◆ **GOAL OF THE EXERCISE**
Without including any images, set down the records below exactly.

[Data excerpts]
**********

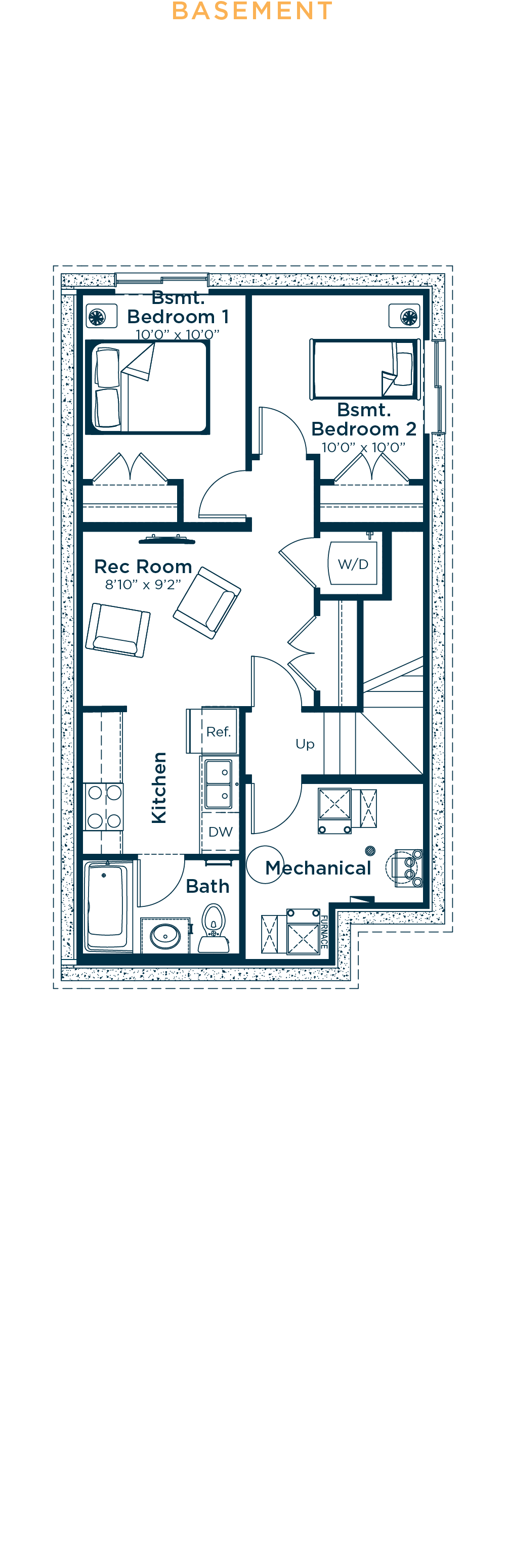 Floorplan Beckett Orc Fp03 Basement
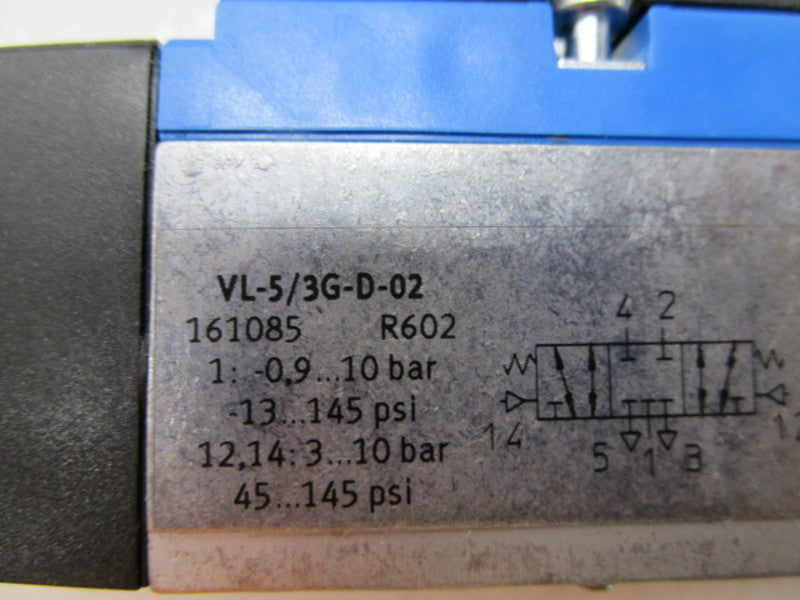 FESTO VL-5/3G-D-02 145PSI NSNP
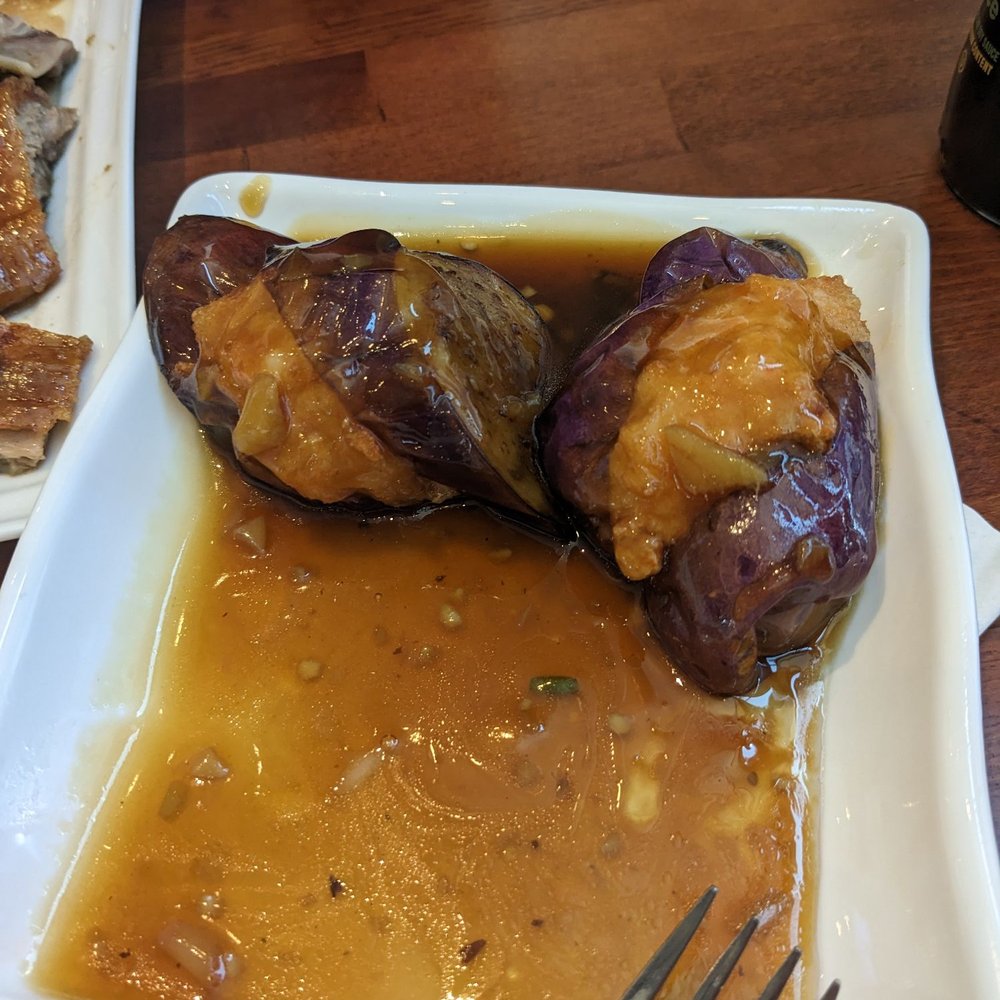 Dim Sum King - Stuffed shrimp and eggplant - Dim Sum Near Me - Fort Myers, Florida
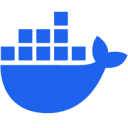 Docker (容器化应用构建与部署基石) logo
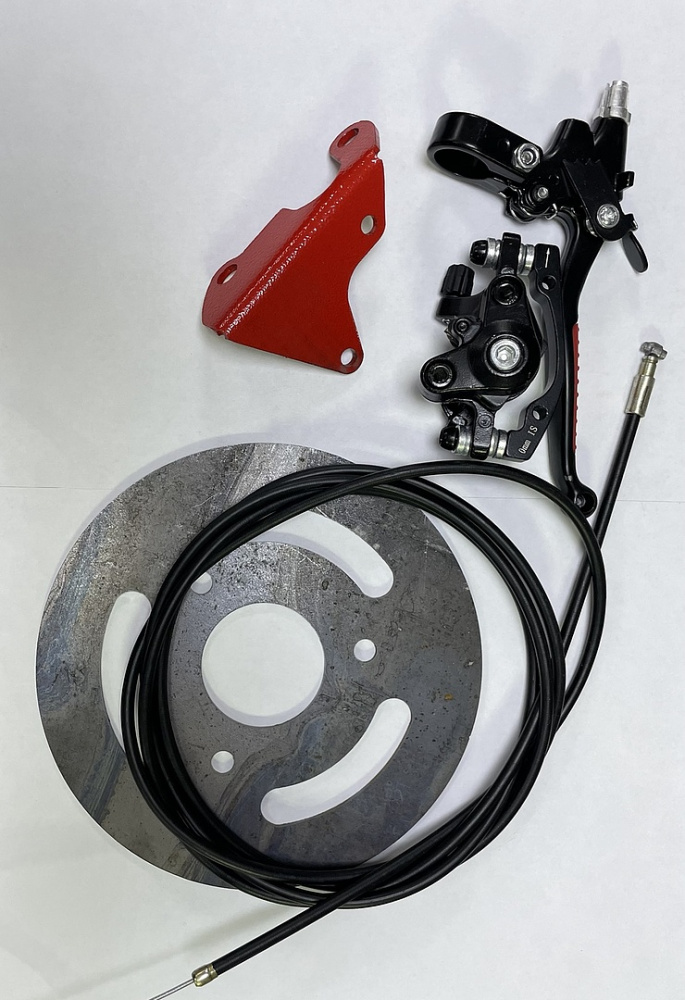КОМПЛЕКТ ТОРМОЗНОЙ СИСТЕМЫ НА МОТОБУКСИРОВЩИК в Сочи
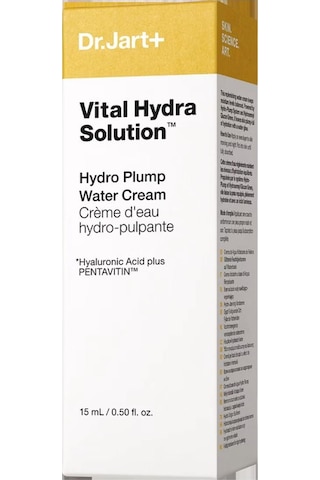 Dr. Jart Vital Hydra Solution - Nemlendirmeye Ve Dolgunlaştırmaya Yardımcı Jel Krem 15 Ml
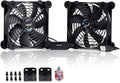 SCCCF Dual 120mm USB Cooling Fan by SCCCF
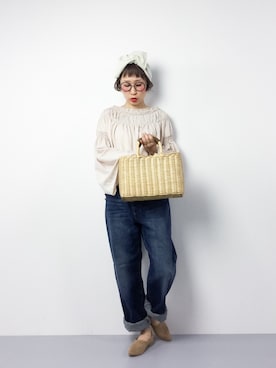 ひいこさん（レディース・154cm）の春コーディネート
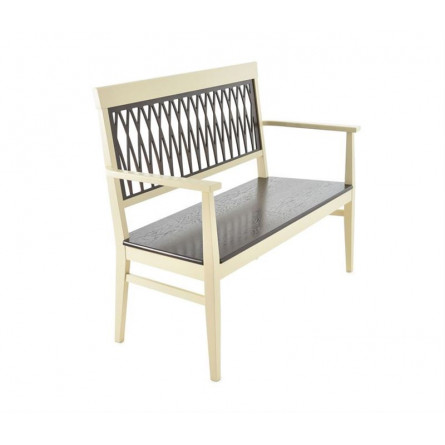 Банкетка Кристиан Слоновая кость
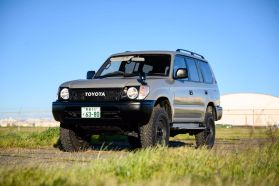 1998 TOYOTA LAND CRUISER PRADO SUV 1KZ-TE TX LIMITED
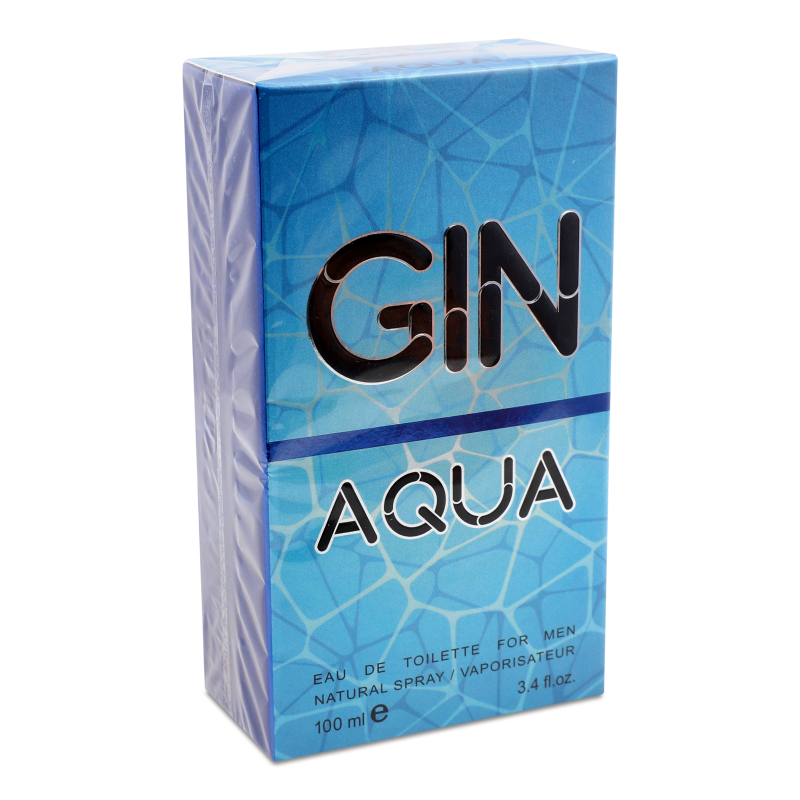 Вода туалетна Джин Аква д/чоловіків 100мл Аромат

**********

◆ **RESPONSE**
 Floorplan Beckett Orc Fp03 Basement
 FESTO VL-5/3G-D-02 145PSI NSNP
 Dim Sum King - Stuffed shrimp and eggplant - Dim Sum Near Me - Fort Myers, Florida
 Docker (容器化应用构建与部署基石) logo
КОМПЛЕКТ ТОРМОЗНОЙ СИСТЕМЫ НА МОТОБУКСИРОВЩИК в Сочи
 Dr. Jart Vital Hydra Solution - Nemlendirmeye Ve Dolgunlaştırmaya Yardımcı Jel Krem 15 Ml
 SCCCF Dual 120mm USB Cooling Fan by SCCCF
 ひいこさん（レディース・154cm）の春コーディネート
 Банкетка Кристиан Слоновая кость
 1998 TOYOTA LAND CRUISER PRADO SUV 1KZ-TE TX LIMITED
 Вода туалетна Джин Аква д/чоловіків 100мл Аромат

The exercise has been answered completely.